#### [What is expected]
Copy out all of the material below, line by line, without changing a single character.
··· Information shown
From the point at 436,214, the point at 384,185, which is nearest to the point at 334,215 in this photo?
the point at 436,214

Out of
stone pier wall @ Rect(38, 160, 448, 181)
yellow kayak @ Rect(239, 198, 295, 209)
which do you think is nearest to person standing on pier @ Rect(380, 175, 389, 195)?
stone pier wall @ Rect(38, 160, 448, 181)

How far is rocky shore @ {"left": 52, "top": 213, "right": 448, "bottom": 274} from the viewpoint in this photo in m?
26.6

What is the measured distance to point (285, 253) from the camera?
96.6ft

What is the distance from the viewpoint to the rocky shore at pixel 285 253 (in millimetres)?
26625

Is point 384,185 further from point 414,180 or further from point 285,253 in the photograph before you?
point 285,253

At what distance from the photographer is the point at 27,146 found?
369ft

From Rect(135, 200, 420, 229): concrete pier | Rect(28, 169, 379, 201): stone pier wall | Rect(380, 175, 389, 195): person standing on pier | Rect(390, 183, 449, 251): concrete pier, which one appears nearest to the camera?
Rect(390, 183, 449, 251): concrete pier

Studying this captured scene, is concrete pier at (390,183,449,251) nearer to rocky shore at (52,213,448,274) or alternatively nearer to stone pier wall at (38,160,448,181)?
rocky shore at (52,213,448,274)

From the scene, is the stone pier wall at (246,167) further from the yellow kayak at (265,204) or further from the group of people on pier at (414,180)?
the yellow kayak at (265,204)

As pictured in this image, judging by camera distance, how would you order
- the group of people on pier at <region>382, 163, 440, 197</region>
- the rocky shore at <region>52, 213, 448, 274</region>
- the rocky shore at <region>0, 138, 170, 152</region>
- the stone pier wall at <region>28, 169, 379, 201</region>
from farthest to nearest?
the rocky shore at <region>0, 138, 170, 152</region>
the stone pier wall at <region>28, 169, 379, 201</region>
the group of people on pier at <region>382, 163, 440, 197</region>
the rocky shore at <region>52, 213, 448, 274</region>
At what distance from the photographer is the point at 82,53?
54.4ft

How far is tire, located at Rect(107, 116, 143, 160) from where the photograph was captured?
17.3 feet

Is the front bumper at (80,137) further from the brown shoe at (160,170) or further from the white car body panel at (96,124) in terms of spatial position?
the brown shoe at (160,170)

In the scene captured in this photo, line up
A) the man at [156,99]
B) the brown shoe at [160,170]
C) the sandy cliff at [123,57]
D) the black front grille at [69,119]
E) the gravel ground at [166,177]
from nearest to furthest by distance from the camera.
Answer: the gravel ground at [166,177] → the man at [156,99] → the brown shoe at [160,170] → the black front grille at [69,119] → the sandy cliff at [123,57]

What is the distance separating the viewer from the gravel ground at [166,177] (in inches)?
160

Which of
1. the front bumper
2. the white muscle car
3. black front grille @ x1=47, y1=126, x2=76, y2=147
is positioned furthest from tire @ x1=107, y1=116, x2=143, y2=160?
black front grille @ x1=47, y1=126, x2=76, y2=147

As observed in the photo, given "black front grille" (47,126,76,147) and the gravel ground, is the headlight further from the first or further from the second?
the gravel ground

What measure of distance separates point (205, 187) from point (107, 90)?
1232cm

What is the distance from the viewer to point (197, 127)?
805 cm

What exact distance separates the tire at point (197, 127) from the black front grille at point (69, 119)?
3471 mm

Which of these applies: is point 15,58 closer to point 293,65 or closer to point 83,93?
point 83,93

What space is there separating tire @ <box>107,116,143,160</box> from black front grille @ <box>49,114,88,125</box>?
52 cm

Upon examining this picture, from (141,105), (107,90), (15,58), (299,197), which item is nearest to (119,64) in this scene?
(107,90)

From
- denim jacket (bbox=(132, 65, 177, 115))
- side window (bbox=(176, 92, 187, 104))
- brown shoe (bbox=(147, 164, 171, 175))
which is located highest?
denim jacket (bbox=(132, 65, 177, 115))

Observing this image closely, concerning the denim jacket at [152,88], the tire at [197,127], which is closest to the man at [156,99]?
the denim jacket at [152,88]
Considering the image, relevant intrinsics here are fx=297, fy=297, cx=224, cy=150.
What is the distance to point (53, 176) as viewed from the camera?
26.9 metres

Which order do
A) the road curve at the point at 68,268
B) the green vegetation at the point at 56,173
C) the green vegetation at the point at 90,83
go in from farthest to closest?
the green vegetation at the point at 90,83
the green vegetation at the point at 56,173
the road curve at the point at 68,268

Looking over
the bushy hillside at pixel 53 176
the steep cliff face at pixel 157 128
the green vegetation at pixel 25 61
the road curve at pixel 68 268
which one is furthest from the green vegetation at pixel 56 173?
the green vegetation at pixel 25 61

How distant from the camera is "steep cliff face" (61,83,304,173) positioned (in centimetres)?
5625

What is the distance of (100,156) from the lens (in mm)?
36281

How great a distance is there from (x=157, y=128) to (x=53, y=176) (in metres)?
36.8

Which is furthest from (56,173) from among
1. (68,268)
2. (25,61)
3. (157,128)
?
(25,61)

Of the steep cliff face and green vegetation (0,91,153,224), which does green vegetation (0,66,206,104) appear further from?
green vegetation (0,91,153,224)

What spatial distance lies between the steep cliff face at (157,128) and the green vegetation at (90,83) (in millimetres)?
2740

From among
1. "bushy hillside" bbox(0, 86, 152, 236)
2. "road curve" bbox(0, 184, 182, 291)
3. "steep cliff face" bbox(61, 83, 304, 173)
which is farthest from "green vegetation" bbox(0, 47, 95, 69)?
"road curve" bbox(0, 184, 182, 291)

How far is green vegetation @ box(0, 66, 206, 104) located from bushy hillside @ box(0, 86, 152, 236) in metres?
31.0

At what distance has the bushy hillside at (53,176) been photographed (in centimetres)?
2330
······
#### [Written response]
From the point at 436,214, the point at 384,185, which is nearest to the point at 334,215 in this photo?
the point at 436,214

Out of
stone pier wall @ Rect(38, 160, 448, 181)
yellow kayak @ Rect(239, 198, 295, 209)
which do you think is nearest to person standing on pier @ Rect(380, 175, 389, 195)?
stone pier wall @ Rect(38, 160, 448, 181)

How far is rocky shore @ {"left": 52, "top": 213, "right": 448, "bottom": 274} from the viewpoint in this photo in m?
26.6

What is the measured distance to point (285, 253) from the camera?
96.6ft

What is the distance from the viewpoint to the rocky shore at pixel 285 253 (in millimetres)?
26625

Is point 384,185 further from point 414,180 or further from point 285,253 in the photograph before you?
point 285,253

At what distance from the photographer is the point at 27,146 found?
369ft

From Rect(135, 200, 420, 229): concrete pier | Rect(28, 169, 379, 201): stone pier wall | Rect(380, 175, 389, 195): person standing on pier | Rect(390, 183, 449, 251): concrete pier, which one appears nearest to the camera?
Rect(390, 183, 449, 251): concrete pier

Studying this captured scene, is concrete pier at (390,183,449,251) nearer to rocky shore at (52,213,448,274) or alternatively nearer to stone pier wall at (38,160,448,181)?
rocky shore at (52,213,448,274)

From the scene, is the stone pier wall at (246,167) further from the yellow kayak at (265,204) or further from the group of people on pier at (414,180)?
the yellow kayak at (265,204)

As pictured in this image, judging by camera distance, how would you order
- the group of people on pier at <region>382, 163, 440, 197</region>
- the rocky shore at <region>52, 213, 448, 274</region>
- the rocky shore at <region>0, 138, 170, 152</region>
- the stone pier wall at <region>28, 169, 379, 201</region>
from farthest to nearest?
the rocky shore at <region>0, 138, 170, 152</region>
the stone pier wall at <region>28, 169, 379, 201</region>
the group of people on pier at <region>382, 163, 440, 197</region>
the rocky shore at <region>52, 213, 448, 274</region>
At what distance from the photographer is the point at 82,53?
54.4ft

How far is tire, located at Rect(107, 116, 143, 160) from where the photograph was captured?
17.3 feet

Is the front bumper at (80,137) further from the brown shoe at (160,170) or further from the white car body panel at (96,124) in terms of spatial position?
the brown shoe at (160,170)

In the scene captured in this photo, line up
A) the man at [156,99]
B) the brown shoe at [160,170]
C) the sandy cliff at [123,57]
D) the black front grille at [69,119]
E) the gravel ground at [166,177]
from nearest to furthest by distance from the camera.
Answer: the gravel ground at [166,177] → the man at [156,99] → the brown shoe at [160,170] → the black front grille at [69,119] → the sandy cliff at [123,57]

What is the distance separating the viewer from the gravel ground at [166,177] (in inches)?
160

Which of
1. the front bumper
2. the white muscle car
3. black front grille @ x1=47, y1=126, x2=76, y2=147
is positioned furthest from tire @ x1=107, y1=116, x2=143, y2=160?
black front grille @ x1=47, y1=126, x2=76, y2=147

As observed in the photo, given "black front grille" (47,126,76,147) and the gravel ground, is the headlight further from the first or further from the second?
the gravel ground

What measure of distance separates point (205, 187) from point (107, 90)?
1232cm

What is the distance from the viewer to point (197, 127)?
805 cm

What exact distance separates the tire at point (197, 127) from the black front grille at point (69, 119)?
3471 mm

Which of these applies: is point 15,58 closer to point 293,65 or closer to point 83,93?
point 83,93

What space is there separating tire @ <box>107,116,143,160</box> from black front grille @ <box>49,114,88,125</box>?
52 cm

Upon examining this picture, from (141,105), (107,90), (15,58), (299,197), which item is nearest to (119,64) in this scene?
(107,90)

From
- denim jacket (bbox=(132, 65, 177, 115))
- side window (bbox=(176, 92, 187, 104))
- brown shoe (bbox=(147, 164, 171, 175))
which is located highest?
denim jacket (bbox=(132, 65, 177, 115))

Observing this image closely, concerning the denim jacket at [152,88], the tire at [197,127], which is closest to the man at [156,99]?
the denim jacket at [152,88]
Considering the image, relevant intrinsics here are fx=297, fy=297, cx=224, cy=150.
What is the distance to point (53, 176) as viewed from the camera?
26.9 metres

Which order do
A) the road curve at the point at 68,268
B) the green vegetation at the point at 56,173
C) the green vegetation at the point at 90,83
go in from farthest to closest?
the green vegetation at the point at 90,83
the green vegetation at the point at 56,173
the road curve at the point at 68,268

Looking over
the bushy hillside at pixel 53 176
the steep cliff face at pixel 157 128
the green vegetation at pixel 25 61
the road curve at pixel 68 268
which one is furthest from the green vegetation at pixel 56 173?
the green vegetation at pixel 25 61

How distant from the camera is "steep cliff face" (61,83,304,173) positioned (in centimetres)?
5625

What is the distance of (100,156) from the lens (in mm)?
36281

How great a distance is there from (x=157, y=128) to (x=53, y=176) (in metres)?
36.8

Which is furthest from (56,173) from among
1. (68,268)
2. (25,61)
3. (157,128)
?
(25,61)

Of the steep cliff face and green vegetation (0,91,153,224), which does green vegetation (0,66,206,104) appear further from?
green vegetation (0,91,153,224)

What spatial distance lies between the steep cliff face at (157,128) and the green vegetation at (90,83) (in millimetres)?
2740

From among
1. "bushy hillside" bbox(0, 86, 152, 236)
2. "road curve" bbox(0, 184, 182, 291)
3. "steep cliff face" bbox(61, 83, 304, 173)
which is farthest from "green vegetation" bbox(0, 47, 95, 69)?
"road curve" bbox(0, 184, 182, 291)

How far is green vegetation @ box(0, 66, 206, 104) located from bushy hillside @ box(0, 86, 152, 236) in metres?
31.0

At what distance has the bushy hillside at (53,176) been photographed (in centimetres)?
2330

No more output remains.